EU Off Course: Big Promises Abroad, Mess at Home

Europe is trying to run before it can walk – and it’s starting to trip.

This CIDOB review asks a blunt question: has the EU lost its sense of direction by chasing global influence while its own foundations remain unfinished?

Brussels wants to be a climate leader, a geopolitical player and an economic heavyweight all at once.

But internal reforms lag, compromises pile up and delivery keeps slipping.

The result is a widening gap between what the EU says it can do and what it actually controls.

Ambition races ahead of reality

The EU talks confidently about shaping global rules on climate, trade and sustainability. Yet internally, key reforms drag on. Energy markets remain fragmented, fiscal coordination is weak and industrial policy is half-built. External ambition is running far ahead of internal capacity.

Green leadership meets political resistance

Climate goals are bold, but implementation is messy. Member states clash over costs, timelines and burden-sharing. Energy transitions hit voters’ wallets, fuelling backlash and delay. The EU promises transformation abroad while struggling to sell it at home.

Economic reform stuck in neutral

The examination highlights long-standing failures to deepen the single market, fix capital markets and boost productivity. Without these reforms, Europe’s economic base stays fragile. Global influence built on weak growth is influence on borrowed time.

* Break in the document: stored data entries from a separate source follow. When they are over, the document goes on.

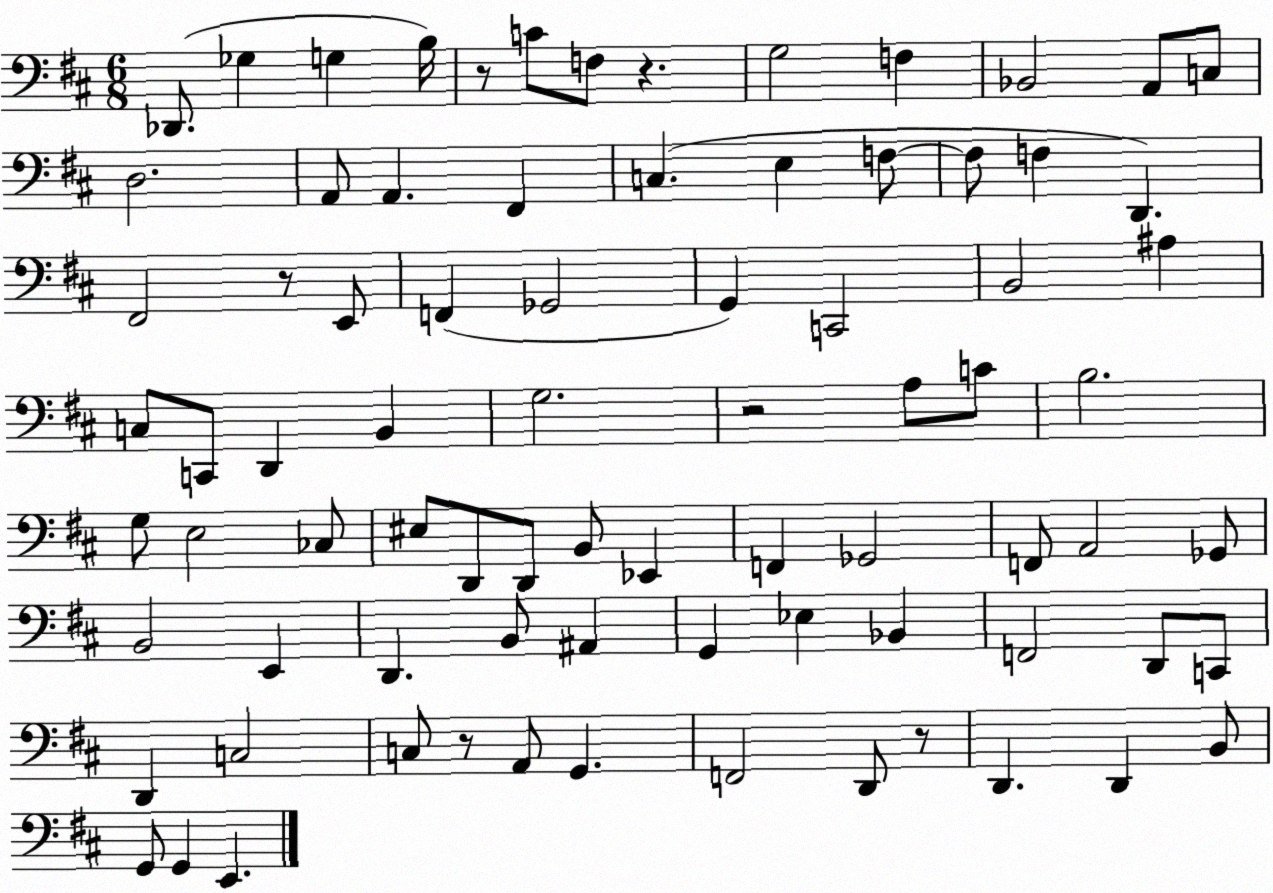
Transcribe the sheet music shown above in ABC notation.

X:1
T:Untitled
M:6/8
L:1/4
K:D
_D,,/2 _G, G, B,/4 z/2 C/2 F,/2 z G,2 F, _B,,2 A,,/2 C,/2 D,2 A,,/2 A,, ^F,, C, E, F,/2 F,/2 F, D,, ^F,,2 z/2 E,,/2 F,, _G,,2 G,, C,,2 B,,2 ^A, C,/2 C,,/2 D,, B,, G,2 z2 A,/2 C/2 B,2 G,/2 E,2 _C,/2 ^E,/2 D,,/2 D,,/2 B,,/2 _E,, F,, _G,,2 F,,/2 A,,2 _G,,/2 B,,2 E,, D,, B,,/2 ^A,, G,, _E, _B,, F,,2 D,,/2 C,,/2 D,, C,2 C,/2 z/2 A,,/2 G,, F,,2 D,,/2 z/2 D,, D,, B,,/2 G,,/2 G,, E,,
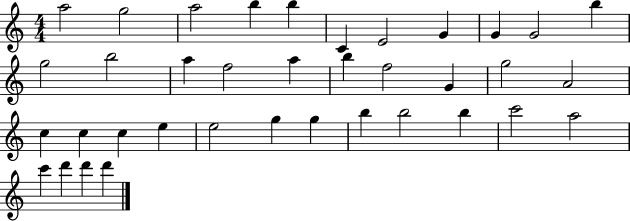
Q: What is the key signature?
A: C major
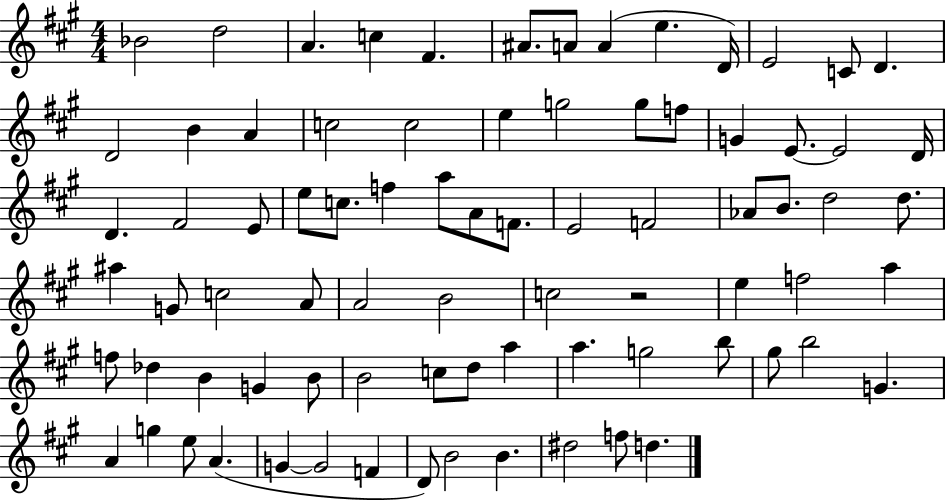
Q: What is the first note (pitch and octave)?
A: Bb4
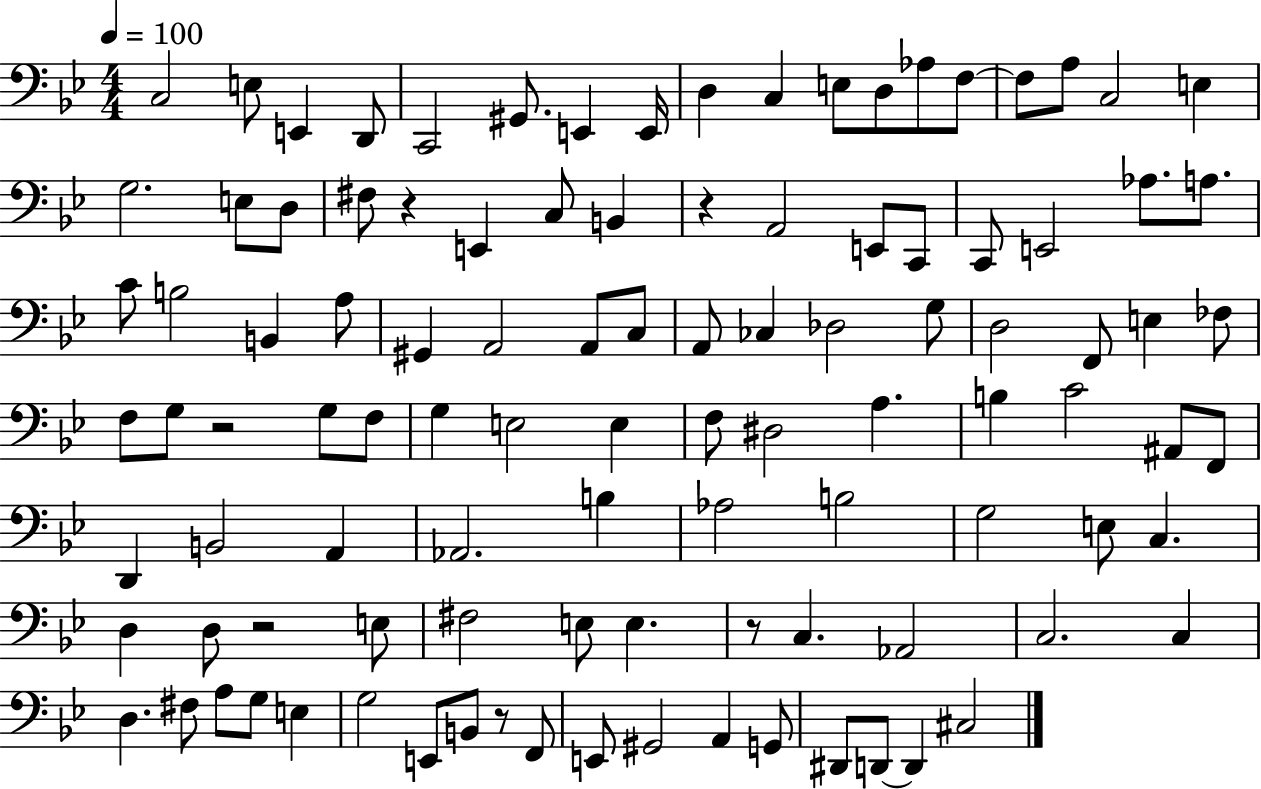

Energy vulnerability won’t disappear

Despite rhetoric about resilience, Europe remains exposed to external shocks. Energy security is uneven, supply chains are strained and diversification is incomplete. Strategic autonomy sounds impressive until the next crisis tests it.

Internal divisions blunt external power

Foreign policy ambitions depend on unity – and that unity is thin. National interests, electoral pressures and north-south divides slow decisions. By the time Europe agrees, the moment often has passed.

Credibility gap widens

Partners hear Europe’s promises but watch its delays. Rivals see hesitation and exploit it. When internal delivery falters, external credibility erodes. Influence becomes performative rather than decisive.

Where this leaves Europe: Loud abroad, shaky at home.

The mismatch is becoming impossible to ignore.

Unless the EU aligns its internal reforms with its external ambitions, it will keep projecting strength it cannot sustain. In a harsher world, unfinished business is not a detail – it is a liability.